Date, Time, & Location

Monday, April 10, 9:30-10:45am, PM 253

Overview

Test 2 will cover all material from the beginning of the semester through time series data (Monday, April 3) but with a strong focus on material covered since Test 1. The material will cover the assigned readings and the topics we discussed in class.

Format

  • Multiple Choice
  • Free Response
  • CS680 Students will have additional questions

Emphasized Topics

  • Data Cleaning
  • Data Transformation
  • Data Integration
  • Data Fusion
  • Scalable Databases
  • Scalable Dataframes
  • Time Series Data

Readings

Assigned Readings

Referenced Papers

Free Response Example Questions

  • What are the two techniques for data integration that we discussed? What are the advantages of each?
  • Why is record linkage important? What strategies can be used with it?
  • When merging two datasets, which parts of the data is data fusion concerned with? Why is source dependence important when doing data fusion of many sources?
  • Which type of database partitioning (horizontal or vertical) is sharding? Is this used more for OLTP or OLAP?
  • Which type of database system focuses on ACID?
  • What are the three parts of CAP in the CAP Theorem? Which type of system is Cassandra (CA, CP, or AP)?
  • How does Cassandra maintain replicates of its data?
  • Which type of system is Spanner (SQL, noSQL, NewSQL)? Which type of workloads (OLTP, OLAP) does it focus on?
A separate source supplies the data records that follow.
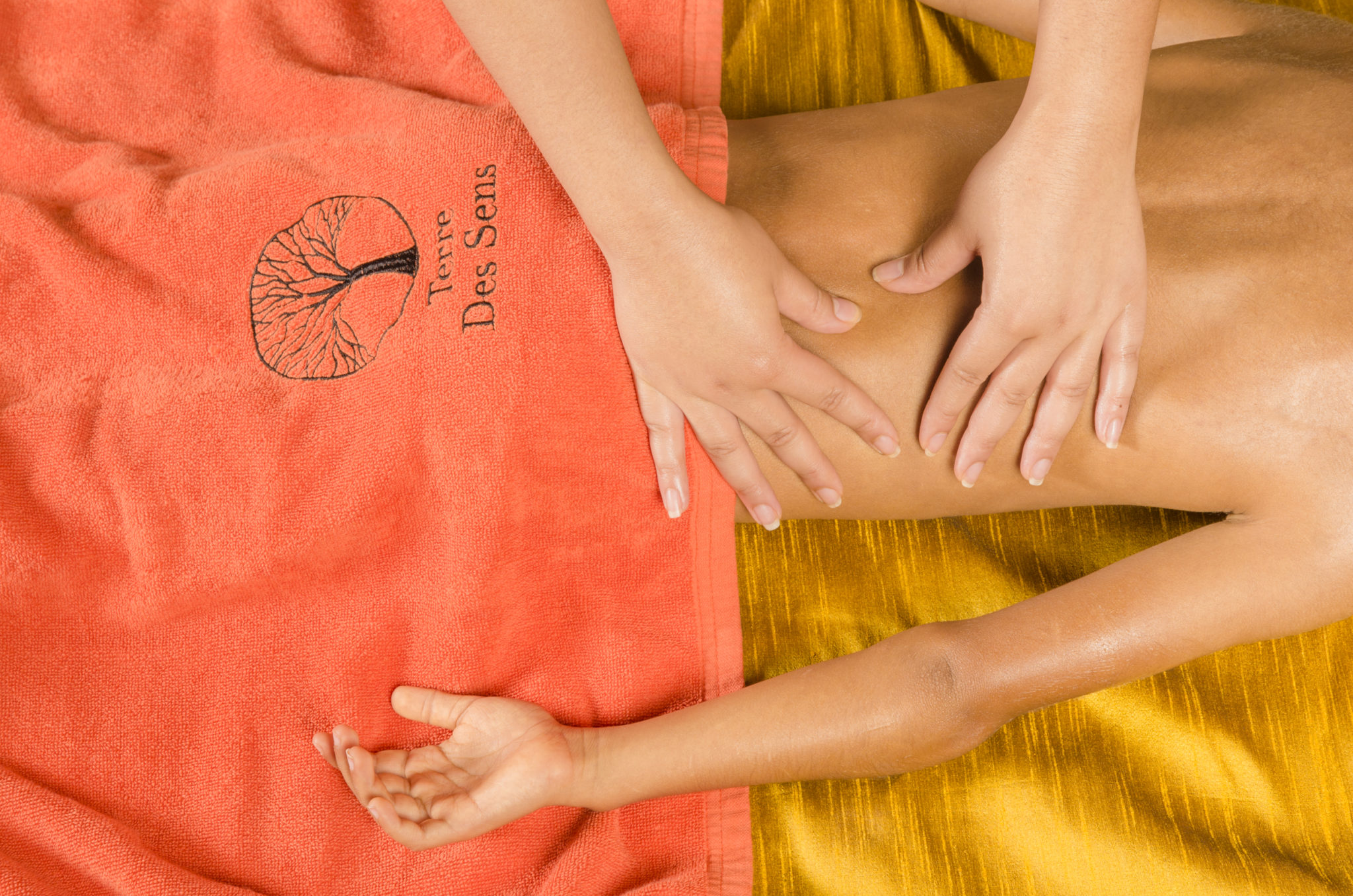massage thailandais enfants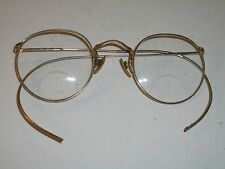 45[]22mm VINTAGE BAUSCH & LOMB 1/10 12K GF ROUND EYEGLASS/SUNGLASSES FRAMES ONLY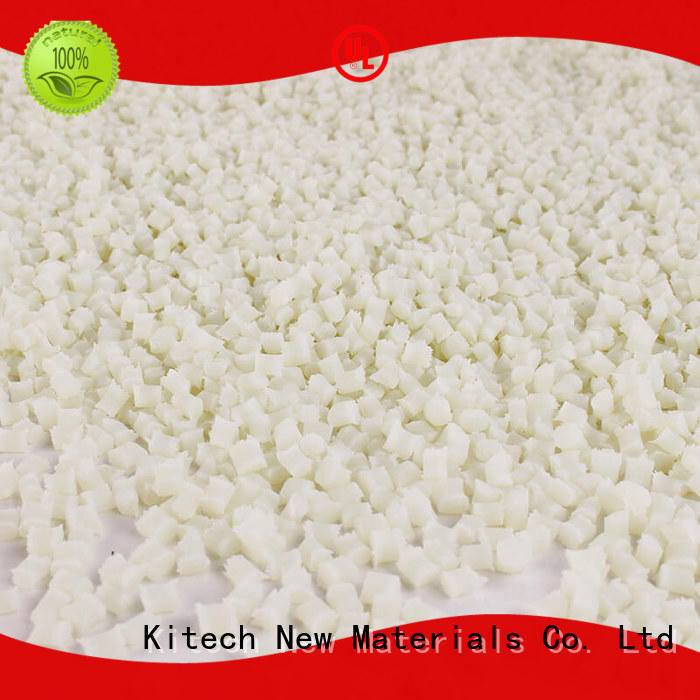 Kitech resistance pa6 gf15 for business for PA cable tie
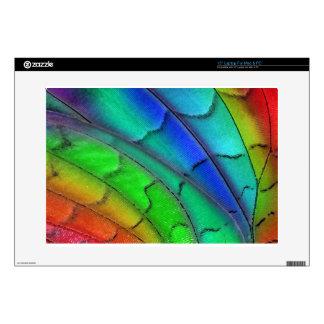 El pavo real empluma color portátil 38,1cm skin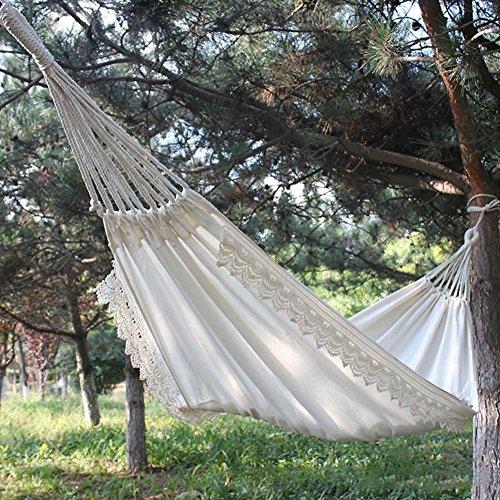 Prom-near Weiße Leinwand Baumwollspitze Outdoor-Freizeit Camping Hängematte Schaukel 200 * 80cm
Why are accurate timestamps important?
  • How does Modin speed up pandas queries?
  • What does Magpie do to improve the scalability of pandas-style queries?
  • Why does Pavlo call NewSQL dead? What didn’t work?
  • What is an advantage of dataframe over a database? and vice versa?
  • How much time series data does Gorilla focus on storing? Why? What tecniques does it use to store this data in memory?